Guilherme Brito, ornitólogo e doutor em Zoologia pela Universidade de São Paulo.
Da persistência ao triunfo, por João Quental
“Houve diversas aves que, ao longo dos anos, despertaram em mim grande alegria ao vê-las ou fotografá-las. Mas destaco a saíra-apunhalada (Nemosia rourei) como aquela que provocou, talvez, a maior emoção. Passei vários anos procurando-a nas serras do Espírito Santo, sempre acompanhado do guia e amigo Gustavo Magnago. Foram 9 viagens ao longo de 7 anos, sem que tivesse visto nem sombra da ave. Em todas essas viagens, ela era, senão a única, minha principal meta. Passávamos em média 4 ou 5 dias percorrendo a região onde ela costuma aparecer, tocando a voz da espécie, olhando com nossos binóculos as copas das árvores, indo e voltando por estradas de chão, sempre inutilmente. Na última viagem, em junho de 2016, já havia praticamente desistido dela. Inclusive porque a saíra não era vista há mais de dois anos, provocando certa inquietação nos observadores locais, um medo mais do que justificado, diante de uma população da espécie que parece ser bem pequena (não há muito consenso, mas é possível que não passe de 20 indivíduos).
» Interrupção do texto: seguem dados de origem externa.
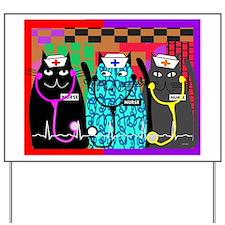 nurse cat blanket Yard Sign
Então, numa manhã bem enevoada, um grupo de 3 aves ouviu o playback que fazíamos no alto de um monte na chamada Mata dos Caetés (no município de Vargem Alta) e se aproximou de nós durante uns 3 minutos, tempo suficiente para fazer algumas poucas fotos e compensar essa procura de muitos anos“.
João Quental é professor e fotógrafo de aves, com mais de 1.400 espécies de aves brasileiras já registradas, e imagens em diversos livros e publicações brasileiras e estrangeiras.
O encantador Gavião-pega-macaco, por Uêdson Jorge Araújo Rêgo
“A observação de aves em minha vida é uma forma de terapia, quando saio para observar aves eu esqueço de tudo e entro em um outro mundo. A ave que mais me gerou emoção foi o Gavião-pega-macaco (Spizaetus tyrannus), foi em um monitoramento de aves no Parque Estadual da Cantareira – Núcleo Engordador, no Projeto cidadão cientista da SAVE Brasil, então apareceu o Gavião-pega-macaco (Spizaetus tyrannus) e eu pude observar com o binóculos toda sua imponência. Fiquei muito emocionado.
Foi em um Sábado, 29 de outubro de 2015, estava um dia quente.
Começamos a fazer o monitoramento às 6:30 da manhã e quando já estávamos no final do percurso de ida ouvimos a vocalização do Gavião-pega-macaco, então encoberto pela copas das árvores. Foi aí que chegamos a uma clareira, e a Tatiana Pongiluppi, coordenadora do projeto na época, me emprestou o binóculos, e pude finalmente ver o Gavião-pega-macaco”.
Uêdson Jorge Araújo Rêgo, 49 anos, pernambucano, mora em SP desde a infância. Trabalha com jardinagem e flores. Observador de aves há 4 anos, autodidata, curioso sobre o assunto está sempre estudando pesquisando sobre aves e árvores.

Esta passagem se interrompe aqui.